Cailey Solomon | December 04, 2012 2:56 pm

Everyone enjoys taking a relaxing afternoon nap every now and then, but what happens when you can’t move your body upon awakening?  What happens when you can’t seem to move the blanket or pillow away from your face to get a deep breath of fresh air?  This frightening experience is called sleep paralysis, a sleep disturbance that occurs at random.  Because of the erratic nature of this affliction, medical professionals know very little about why it occurs.

What scientists do know is that there is a correlation between sleep paralysis and conditions like narcolepsy, seizures, and hypertension.  That said, sleep paralysis can also affect healthy people that may not have any chronic conditions whatsoever; doctors categorize these cases as “isolated sleep paralysis.”  Regardless of diagnosis, sleep paralysis has yet to be classified as a legitimate sleeping disorder, problematizing treatment and diagnoses for those people facing this sleep condition.

Sleep paralysis can occur with any type of person and usually happens when he or she is falling asleep or waking up in the supine position, where the front of the body is facing up.  However, when it occurs, it is easily recognizable.  The voluntary muscles of the body shut down as it is signaled that the body is ready to rest.  Unfortunately, the brain does not send the message to the other senses, such as sight, sound, and hearing.  So, as our muscles begin to relax, our mind stays conscious of our surroundings.  It then forces the body to remain in this painful state until it fully succumbs to sleep or is somehow awakened by an outside force.

Being completely paralyzed is just one of the frightening experiences of sleep paralysis.  Many patients suffering from this sleep condition also have hallucinations.  There are two types of hallucinations that connect to the stages that sleep paralysis occur.  Hypnagogic hallucinations occur at Stage 1 of sleeping (or sleep onset) and hypnopompic hallucinations occur during REM Sleep (or sleep offset).

Some patients have visually and mentally fearful hallucinations, such as the sight of an intruder in the room, the attack of physical or sexual assault upon them, or the off-the-wall images that defy reality.  Because of these scary thoughts, some people have been misdiagnosed with a psychological or psychiatric disorder, leading them to treatment specific to psychopathology, or the study of mental disorders.

In some cases, patients are misdiagnosed with other psychological disorders instead of sleep paralysis due to similar symptoms.  The causations of certain psychiatric disorders may be the same causations for sleep paralysis: stress, chronic fear, and anxiety.  It is easy to understand that sleep paralysis could be more of a side effect to other disorders rather than a disorder itself.

The main reason for this vague distinction of sleep paralysis is because of the lack of information and experiments involving sleep paralysis.  However, it makes sense that there is little description because, as I stated before, sleep paralysis occurs erratically and is hard to pinpoint when it will begin in a person.  The best way to obtain the most information as possible on sleep paralysis is to target the main groups of people that could potentially experience sleep paralysis more often than the regular person.

The correlation between sleep paralysis and other psychiatric disorders limits those who may be affected by sleep paralysis.  Working with the results of thirty-five specific experiments that were collected from databases such as MEDLINE and PsycINFO, Sharpless and his cohort found a high percentage of sleep paralysis in psychiatric patients and students in comparison with the population at large.  Although Sharpless may not state the reasons for this strong correlation, stress and anxiety within these specific are the likely causes of higher incidences of sleep paralysis.

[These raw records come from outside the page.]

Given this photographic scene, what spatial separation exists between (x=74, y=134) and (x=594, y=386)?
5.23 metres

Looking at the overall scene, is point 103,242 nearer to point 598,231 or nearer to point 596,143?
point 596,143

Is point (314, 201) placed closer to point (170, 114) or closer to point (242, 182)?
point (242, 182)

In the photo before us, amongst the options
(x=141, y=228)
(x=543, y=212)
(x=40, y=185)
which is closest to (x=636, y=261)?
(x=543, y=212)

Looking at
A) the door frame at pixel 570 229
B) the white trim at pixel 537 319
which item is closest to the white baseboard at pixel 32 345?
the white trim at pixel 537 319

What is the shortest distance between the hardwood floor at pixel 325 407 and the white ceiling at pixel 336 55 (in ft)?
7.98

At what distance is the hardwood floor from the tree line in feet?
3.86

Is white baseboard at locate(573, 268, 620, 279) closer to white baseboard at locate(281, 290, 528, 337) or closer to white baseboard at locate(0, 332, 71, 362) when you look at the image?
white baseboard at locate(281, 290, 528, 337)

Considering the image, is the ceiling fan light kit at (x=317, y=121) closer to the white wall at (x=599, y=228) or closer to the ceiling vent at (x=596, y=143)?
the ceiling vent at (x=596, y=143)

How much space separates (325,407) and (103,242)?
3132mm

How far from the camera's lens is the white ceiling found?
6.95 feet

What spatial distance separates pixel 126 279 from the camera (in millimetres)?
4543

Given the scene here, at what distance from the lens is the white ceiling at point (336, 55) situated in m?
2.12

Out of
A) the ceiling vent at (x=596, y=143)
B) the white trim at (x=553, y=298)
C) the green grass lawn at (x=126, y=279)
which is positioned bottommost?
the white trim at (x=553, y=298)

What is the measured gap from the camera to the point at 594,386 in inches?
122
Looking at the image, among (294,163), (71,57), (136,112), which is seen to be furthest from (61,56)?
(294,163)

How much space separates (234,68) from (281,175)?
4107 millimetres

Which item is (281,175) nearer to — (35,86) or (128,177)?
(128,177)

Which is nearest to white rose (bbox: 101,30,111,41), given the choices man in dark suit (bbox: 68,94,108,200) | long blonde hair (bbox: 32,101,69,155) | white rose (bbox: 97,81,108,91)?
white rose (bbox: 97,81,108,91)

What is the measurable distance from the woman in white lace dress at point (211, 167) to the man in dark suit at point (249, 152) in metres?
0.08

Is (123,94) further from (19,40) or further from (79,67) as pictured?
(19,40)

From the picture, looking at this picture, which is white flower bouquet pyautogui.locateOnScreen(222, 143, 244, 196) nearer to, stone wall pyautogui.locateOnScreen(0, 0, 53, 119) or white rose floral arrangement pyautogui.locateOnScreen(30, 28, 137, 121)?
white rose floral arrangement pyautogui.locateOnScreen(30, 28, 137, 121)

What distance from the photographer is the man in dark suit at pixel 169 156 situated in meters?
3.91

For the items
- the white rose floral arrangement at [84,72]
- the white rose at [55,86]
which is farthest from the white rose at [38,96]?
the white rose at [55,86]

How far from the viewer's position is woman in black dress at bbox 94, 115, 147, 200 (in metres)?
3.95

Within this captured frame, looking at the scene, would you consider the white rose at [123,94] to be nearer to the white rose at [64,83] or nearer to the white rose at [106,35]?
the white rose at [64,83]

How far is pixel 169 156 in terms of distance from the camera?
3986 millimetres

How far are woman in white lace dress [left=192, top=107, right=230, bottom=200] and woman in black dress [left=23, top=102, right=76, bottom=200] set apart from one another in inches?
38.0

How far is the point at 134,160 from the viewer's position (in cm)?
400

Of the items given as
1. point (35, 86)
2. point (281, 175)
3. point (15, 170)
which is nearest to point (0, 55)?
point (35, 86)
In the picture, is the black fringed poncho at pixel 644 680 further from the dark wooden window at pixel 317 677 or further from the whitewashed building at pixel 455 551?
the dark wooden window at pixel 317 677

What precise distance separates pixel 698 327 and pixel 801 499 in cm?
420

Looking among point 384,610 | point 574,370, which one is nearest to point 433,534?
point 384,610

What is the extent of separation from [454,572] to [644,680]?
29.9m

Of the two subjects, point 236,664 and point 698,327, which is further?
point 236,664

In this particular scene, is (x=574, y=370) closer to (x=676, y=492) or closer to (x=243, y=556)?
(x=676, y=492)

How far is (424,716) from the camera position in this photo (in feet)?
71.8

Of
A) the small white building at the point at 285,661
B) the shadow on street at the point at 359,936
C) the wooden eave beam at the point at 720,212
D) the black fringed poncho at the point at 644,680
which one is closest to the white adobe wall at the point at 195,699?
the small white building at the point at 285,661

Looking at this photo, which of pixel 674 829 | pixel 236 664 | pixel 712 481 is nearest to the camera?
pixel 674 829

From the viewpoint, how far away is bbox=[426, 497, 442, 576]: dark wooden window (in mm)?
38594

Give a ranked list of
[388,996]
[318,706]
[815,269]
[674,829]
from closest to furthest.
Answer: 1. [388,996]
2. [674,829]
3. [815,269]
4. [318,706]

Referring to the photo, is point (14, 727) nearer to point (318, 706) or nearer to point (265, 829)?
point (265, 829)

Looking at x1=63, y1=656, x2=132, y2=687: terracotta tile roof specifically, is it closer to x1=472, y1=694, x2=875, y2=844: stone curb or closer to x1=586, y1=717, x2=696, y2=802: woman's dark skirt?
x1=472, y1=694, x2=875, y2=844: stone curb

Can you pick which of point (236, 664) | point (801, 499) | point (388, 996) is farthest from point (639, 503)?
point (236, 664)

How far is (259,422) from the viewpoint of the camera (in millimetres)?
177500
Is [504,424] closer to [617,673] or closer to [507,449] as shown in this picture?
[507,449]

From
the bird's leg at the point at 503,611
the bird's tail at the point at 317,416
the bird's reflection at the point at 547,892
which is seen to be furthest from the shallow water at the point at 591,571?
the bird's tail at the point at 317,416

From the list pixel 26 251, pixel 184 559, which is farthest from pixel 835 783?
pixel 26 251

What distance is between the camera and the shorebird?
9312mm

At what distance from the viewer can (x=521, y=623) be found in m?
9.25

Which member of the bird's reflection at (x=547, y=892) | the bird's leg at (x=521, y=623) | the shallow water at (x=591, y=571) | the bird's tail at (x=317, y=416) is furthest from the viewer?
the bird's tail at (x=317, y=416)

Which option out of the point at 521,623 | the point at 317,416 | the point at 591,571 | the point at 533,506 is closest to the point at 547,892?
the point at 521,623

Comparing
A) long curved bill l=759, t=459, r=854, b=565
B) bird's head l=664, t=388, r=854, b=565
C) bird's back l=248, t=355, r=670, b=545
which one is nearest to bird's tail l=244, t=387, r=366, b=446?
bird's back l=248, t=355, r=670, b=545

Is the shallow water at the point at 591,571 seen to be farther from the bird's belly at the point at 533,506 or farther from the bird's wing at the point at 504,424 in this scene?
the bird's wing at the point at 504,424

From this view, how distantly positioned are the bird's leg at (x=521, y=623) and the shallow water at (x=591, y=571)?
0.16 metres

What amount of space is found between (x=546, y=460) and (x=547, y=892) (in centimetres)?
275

When it comes to ethnicity, minorities, such as people of African and of Asian descent, ranked higher in incidents of sleep paralysis than Caucasian descent; and of these two minorities, Asians ranked highest with incidents of sleep paralysis episodes.  As it may seem, there is some sort of correlation between ethnic groups and sleep paralysis; however, there is so reasonable causation between the two. More research may uncover the reasons behind these correlations.

Although thirty-five studies do not give a substantial amount of evidence to sleep paralysis, each of their results direct to the same eight percent of the general population.  This vague understanding of sleep paralysis is due to the inconsistency of its episodes with people this sleep condition.  The best thing for researchers and doctors to do is to target the most accessible study group with the highest sleep paralysis percentage and focus on studying the causes and effects to each person’s behavior and lifestyle.  Students would be best for this study since they are more accessible than psychiatric patients.

Without further scientific research, sleep paralysis will not be able to be distinguished as either a side effect or a disorder, making it not only difficult for future scientists to understand the entity of sleep paralysis, but the patients affected by sleep paralysis will have a greater chance of being misdiagnosed.

 Further Readings:

“International classification of sleep disorders”

“Hypnagogic and hypnopompic hallucinations during sleep paralysis: neurological and cultural construction of the night-mare”

References:

Sharpless, Brian A., and Jacques P. Barber.  “Lifetime prevalence rates of sleep paralysis: A systematic review.”  Sleep Medicine Reviews.  Elsevier, Inc., 2011.